Publié à 15h49, le 12 novembre 2014 , Modifié à 16h02, le 12 novembre 2014

Affaire Fillon-Jouyet : Aurélie Filippetti fustige "l'inconséquence" et la "maladresse" du secrétaire général de l'Élysée
© Images France 3 - Montage Le Lab

"LA POLITIQUE, C'EST UN MÉTIER" - Aurélie Filippetti est "atterrée" par la polémique autour du déjeuner entre Jean-Pierre Jouyet et François Fillon.
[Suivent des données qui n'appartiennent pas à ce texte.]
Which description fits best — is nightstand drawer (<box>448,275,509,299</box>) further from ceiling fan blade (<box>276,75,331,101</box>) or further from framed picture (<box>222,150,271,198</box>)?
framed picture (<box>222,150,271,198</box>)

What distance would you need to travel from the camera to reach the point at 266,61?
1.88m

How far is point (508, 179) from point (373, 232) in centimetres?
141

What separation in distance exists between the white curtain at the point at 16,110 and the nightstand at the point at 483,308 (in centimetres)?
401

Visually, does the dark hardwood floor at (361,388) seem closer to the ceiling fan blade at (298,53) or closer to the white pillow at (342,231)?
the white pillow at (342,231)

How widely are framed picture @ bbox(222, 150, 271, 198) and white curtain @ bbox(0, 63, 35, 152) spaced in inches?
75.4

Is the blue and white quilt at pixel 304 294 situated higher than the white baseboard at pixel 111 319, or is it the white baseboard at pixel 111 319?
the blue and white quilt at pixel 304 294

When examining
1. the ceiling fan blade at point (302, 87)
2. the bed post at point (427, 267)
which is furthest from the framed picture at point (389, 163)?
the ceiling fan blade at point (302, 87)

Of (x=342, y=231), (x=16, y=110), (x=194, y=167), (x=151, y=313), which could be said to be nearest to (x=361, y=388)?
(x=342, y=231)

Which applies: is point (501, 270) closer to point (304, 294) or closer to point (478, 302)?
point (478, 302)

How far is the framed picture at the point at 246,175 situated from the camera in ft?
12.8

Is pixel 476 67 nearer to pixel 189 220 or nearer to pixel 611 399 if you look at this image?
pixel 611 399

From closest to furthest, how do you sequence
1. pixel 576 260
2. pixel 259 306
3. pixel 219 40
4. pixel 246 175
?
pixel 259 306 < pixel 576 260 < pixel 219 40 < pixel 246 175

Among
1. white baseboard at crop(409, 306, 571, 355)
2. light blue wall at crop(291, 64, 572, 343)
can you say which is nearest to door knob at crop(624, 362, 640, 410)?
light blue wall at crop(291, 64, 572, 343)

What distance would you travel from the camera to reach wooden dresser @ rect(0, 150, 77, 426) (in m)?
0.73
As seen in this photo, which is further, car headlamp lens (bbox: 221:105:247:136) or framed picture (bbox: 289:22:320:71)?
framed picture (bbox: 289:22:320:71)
D'abord parce qu'"au départ, cette affaire aurait dû mettre en difficulté Nicolas Sarkozy", estime-t-elle. Mais surtout parce que si elle s'est finalement retournée contre l'exécutif, c'est selon l'ancienne ministre par la faute du secrétaire général de l'Élysée, qu'elle taxe d'amateurisme.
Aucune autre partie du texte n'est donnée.